Work request: Everything from the line containing "КАМПАНИИ ЕГЭ" to the last line of the records must be returned verbatim; nothing else belongs in the output.

Data supplied:

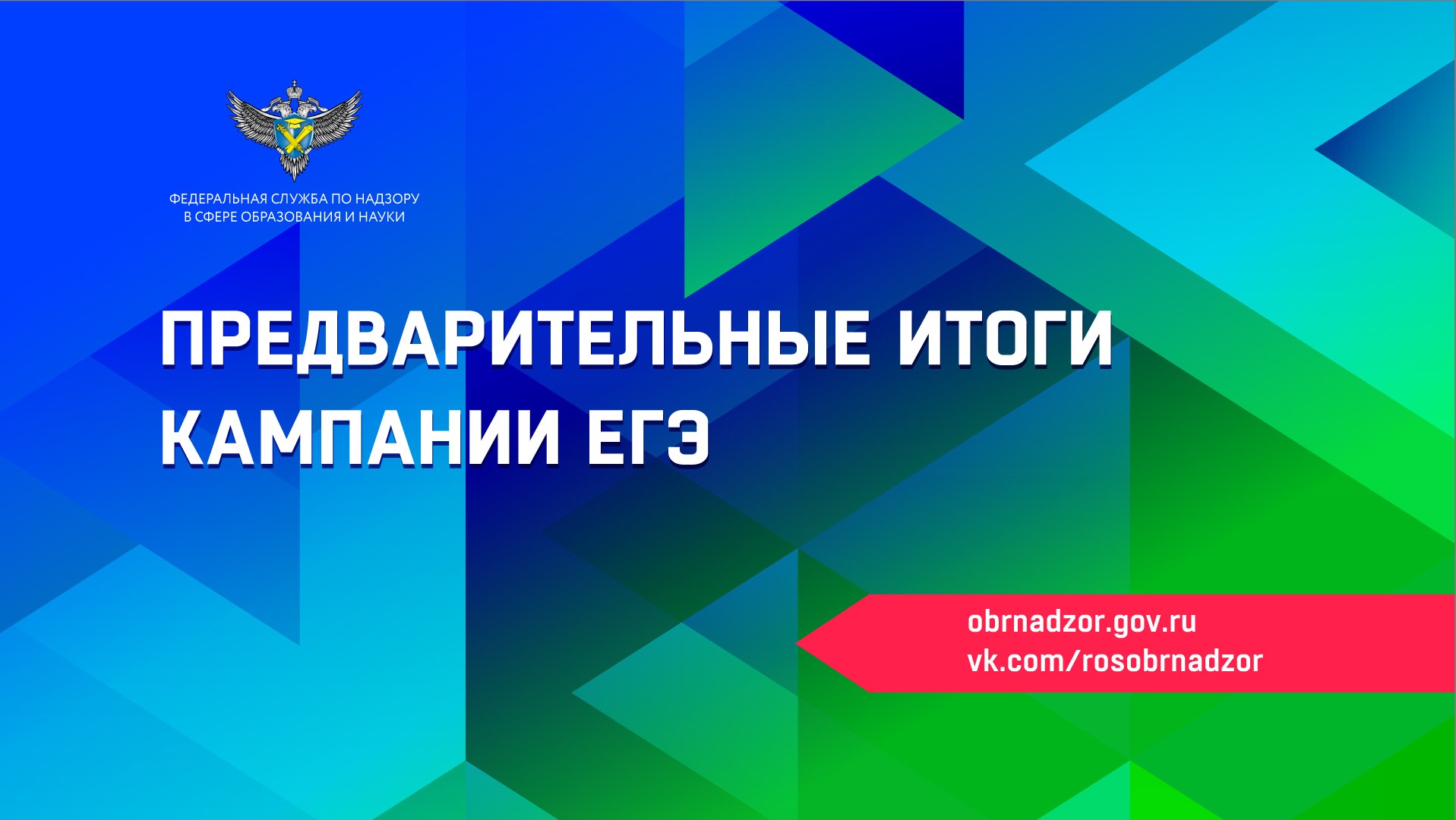 ФЕДЕРАЛЬНАЯ СЛУЖБА ПО НАДЗОРУ
В СФЕРЕ ОБРАЗОВАНИЯ И НАУКИ

ПРЕДВАРИТЕЛЬНЫЕ ИТОГИ
КАМПАНИИ ЕГЭ

obrnadzor.gov.ru
vk.com/rosobrnadzor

Solution to this exercise:
КАМПАНИИ ЕГЭ

obrnadzor.gov.ru
vk.com/rosobrnadzor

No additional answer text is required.